I Live In Fear: Record Of A Living Being

Although not entirely living up to its extraordinary title with its promise of existential angst, this is an interesting film dealing with the kind of concerns that resurfaced in Kurosawa's final film, Dreams (1990) - apocalyptic destruction.

Here it is given a more individual form in the story of Kiichi Nakajima (Toshirô  Mifune) a Tokyo foundry-owner who believes that post-war Japan will be destroyed by an atomic bomb and wants to move to Brazil, taking his whole family with him. The latter take him to family court to have him deemed mentally incompetent. This set-up gives Kurosawa the opportunity to explore Japan's post-Hiroshima psyche. Kurosawa regular, Takashi Shimura, as a family court mediator acts as the film's moral interlocuter, intersecting at various points with Nakajima in order to reveal his sad history.
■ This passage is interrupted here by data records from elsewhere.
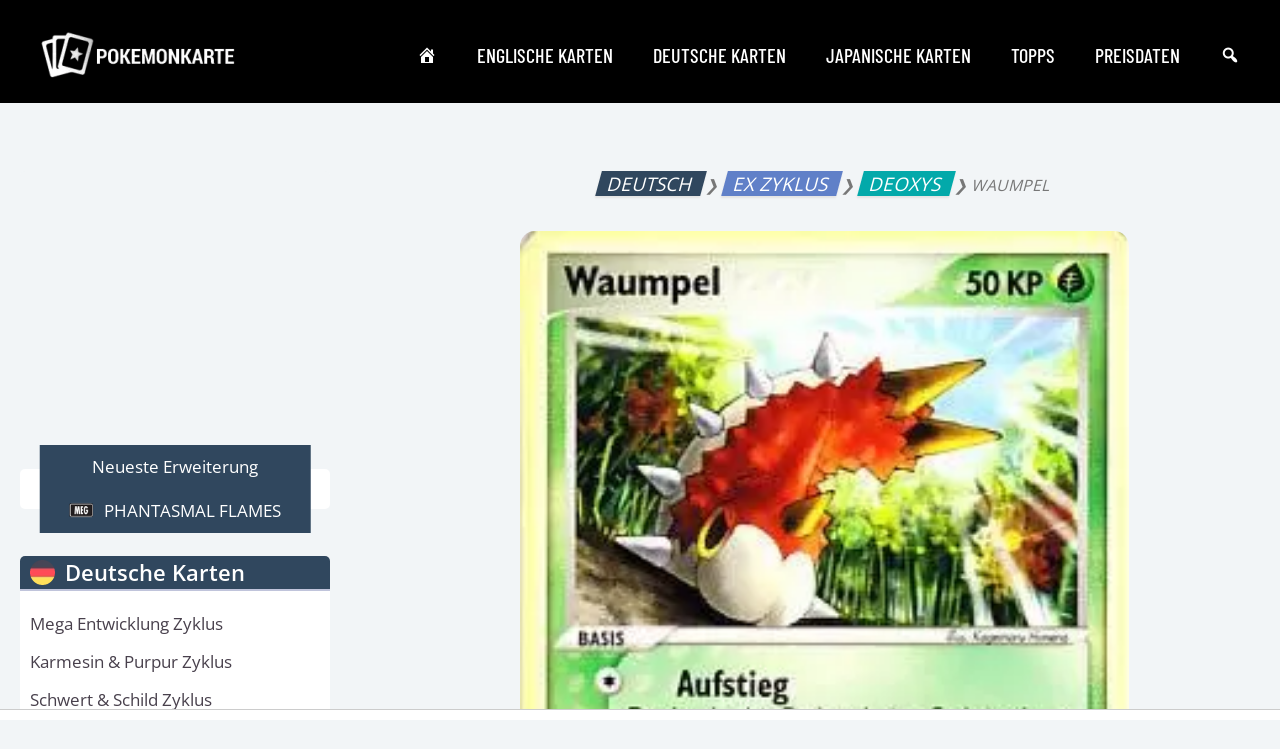

--- FILE ---
content_type: text/html; charset=utf-8
request_url: https://www.google.com/recaptcha/api2/aframe
body_size: 267
content:
<!DOCTYPE HTML><html><head><meta http-equiv="content-type" content="text/html; charset=UTF-8"></head><body><script nonce="_9o0nxPJJgfH8OnmKF0Anw">/** Anti-fraud and anti-abuse applications only. See google.com/recaptcha */ try{var clients={'sodar':'https://pagead2.googlesyndication.com/pagead/sodar?'};window.addEventListener("message",function(a){try{if(a.source===window.parent){var b=JSON.parse(a.data);var c=clients[b['id']];if(c){var d=document.createElement('img');d.src=c+b['params']+'&rc='+(localStorage.getItem("rc::a")?sessionStorage.getItem("rc::b"):"");window.document.body.appendChild(d);sessionStorage.setItem("rc::e",parseInt(sessionStorage.getItem("rc::e")||0)+1);localStorage.setItem("rc::h",'1763950666063');}}}catch(b){}});window.parent.postMessage("_grecaptcha_ready", "*");}catch(b){}</script></body></html>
A 35 year-old Mifune is unusually cast as an elderly man but with the help of some heavy make-up he brings it off well enough, his body bowed and face set in a permanent growl behind thick spectacles which make him virtually unrecognisable. His character in many ways represents "Old Japan" and in Kurosawa's hands his fear is less about the A-bomb in itself but rather about losing the world with which he is familiar, one to which his self-interested progeny seem complacently indifferent.